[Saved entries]
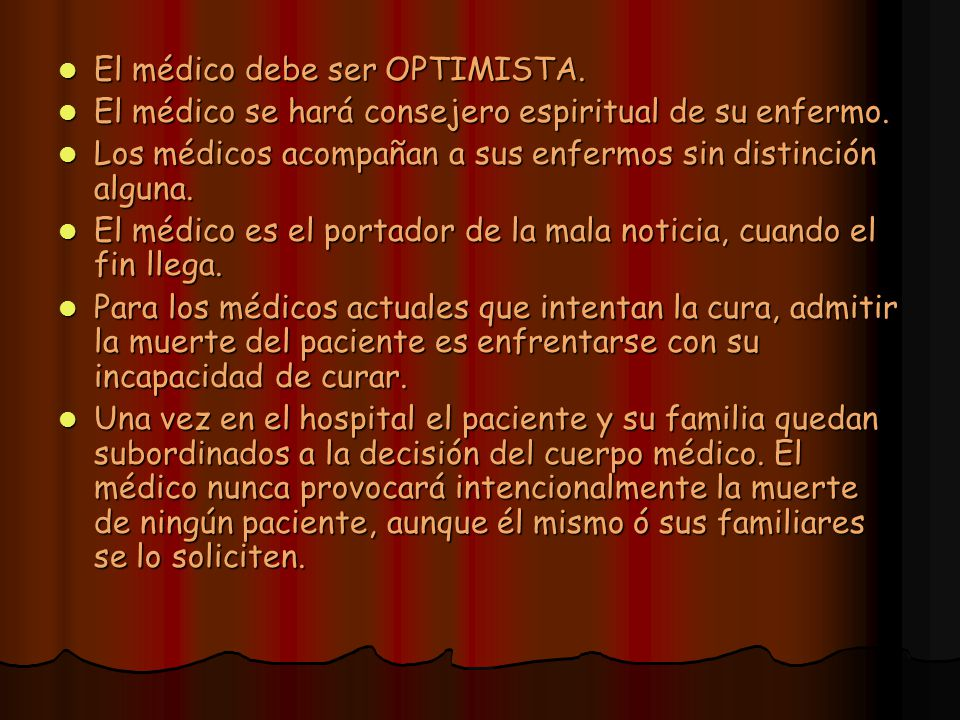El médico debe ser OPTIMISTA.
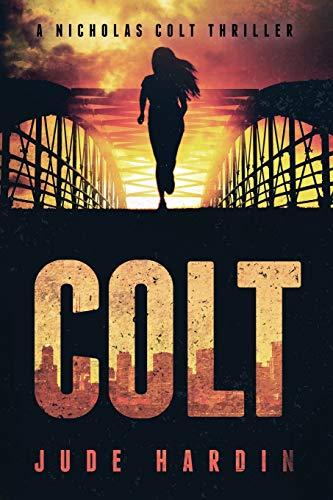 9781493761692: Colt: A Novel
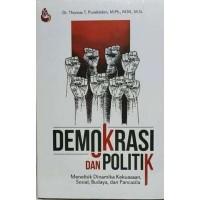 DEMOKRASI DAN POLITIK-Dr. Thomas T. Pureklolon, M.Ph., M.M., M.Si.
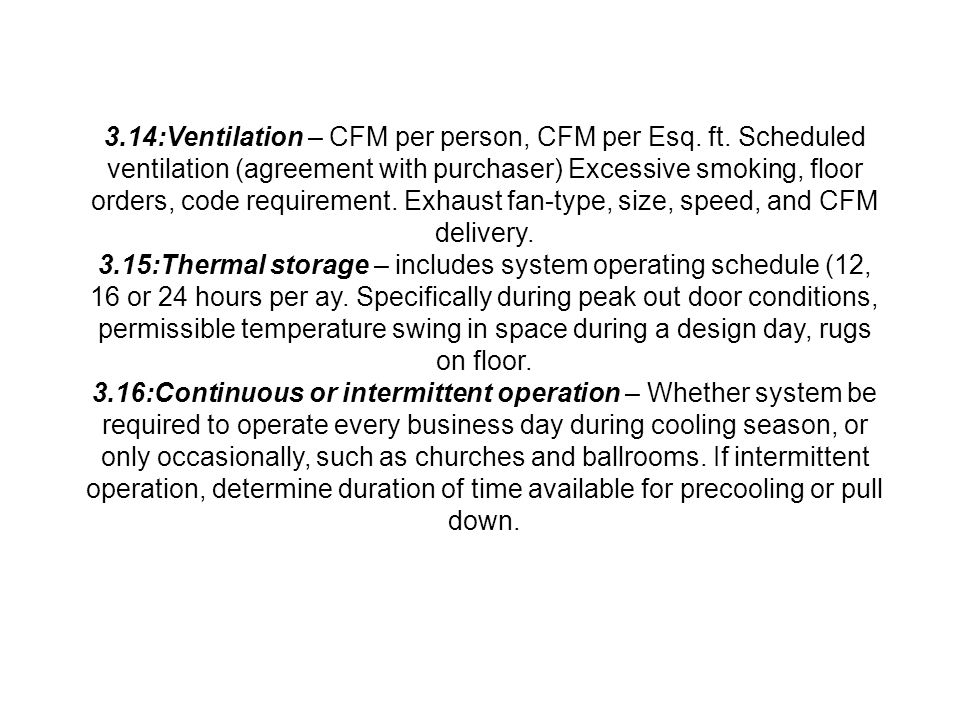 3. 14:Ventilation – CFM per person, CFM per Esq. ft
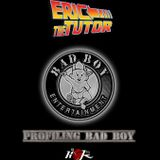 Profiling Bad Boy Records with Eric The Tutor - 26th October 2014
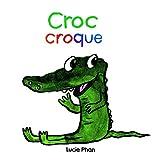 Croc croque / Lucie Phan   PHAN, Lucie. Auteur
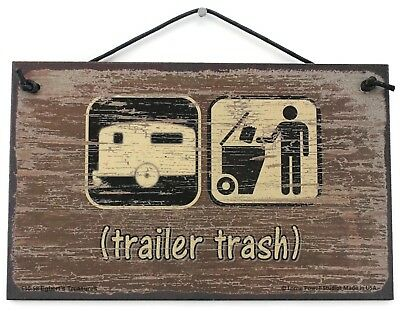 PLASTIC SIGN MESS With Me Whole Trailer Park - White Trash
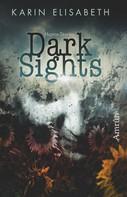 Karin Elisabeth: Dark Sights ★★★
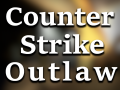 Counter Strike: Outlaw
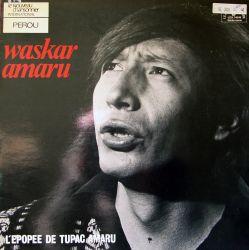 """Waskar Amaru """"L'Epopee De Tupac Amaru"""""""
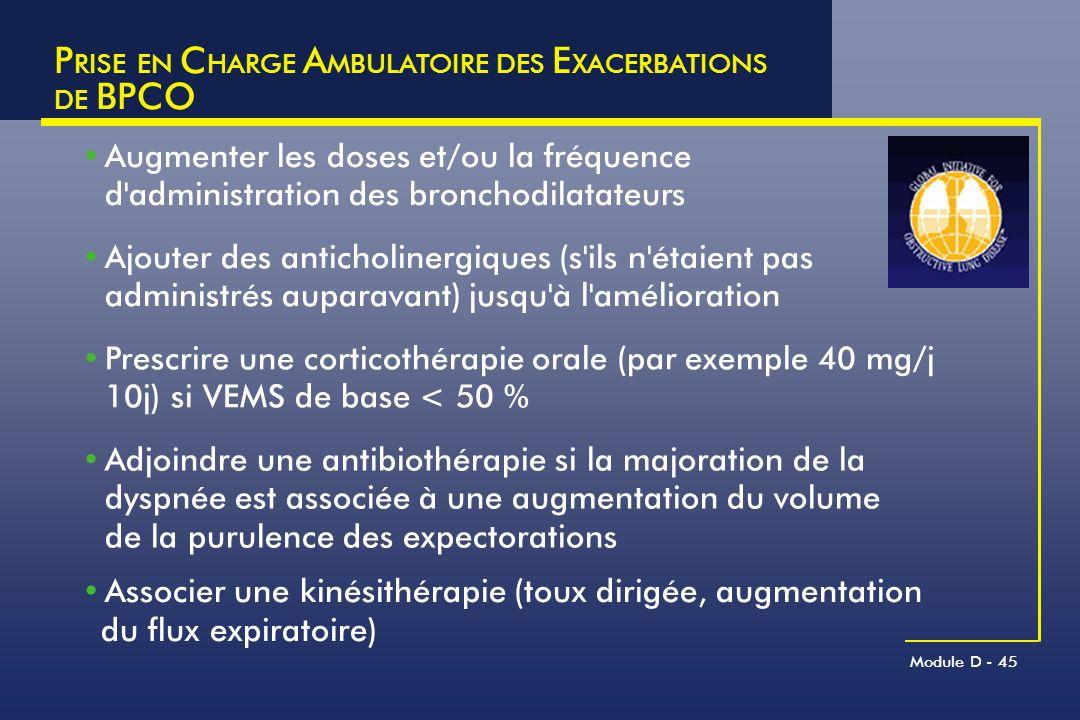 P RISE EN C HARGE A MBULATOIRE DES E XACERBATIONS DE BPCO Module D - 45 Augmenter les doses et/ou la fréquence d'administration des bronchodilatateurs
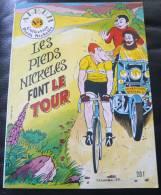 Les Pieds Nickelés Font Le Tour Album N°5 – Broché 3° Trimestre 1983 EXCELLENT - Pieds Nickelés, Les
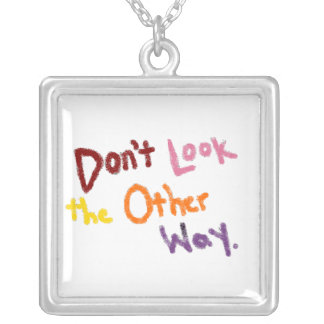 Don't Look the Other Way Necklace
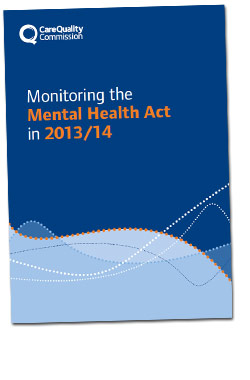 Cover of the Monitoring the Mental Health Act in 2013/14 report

• [Task goal] Word for word, output the lines from the line bearing "Croc croque /" through the end of the records above, and only those, without the pictures.

• [Solution below]
 Croc croque / Lucie Phan   PHAN, Lucie. Auteur
 PLASTIC SIGN MESS With Me Whole Trailer Park - White Trash
 Karin Elisabeth: Dark Sights ★★★
 Counter Strike: Outlaw
 """Waskar Amaru """"L'Epopee De Tupac Amaru"""""""
 P RISE EN C HARGE A MBULATOIRE DES E XACERBATIONS DE BPCO Module D - 45 Augmenter les doses et/ou la fréquence d'administration des bronchodilatateurs
 Les Pieds Nickelés Font Le Tour Album N°5 – Broché 3° Trimestre 1983 EXCELLENT - Pieds Nickelés, Les
 Don't Look the Other Way Necklace
 Cover of the Monitoring the Mental Health Act in 2013/14 report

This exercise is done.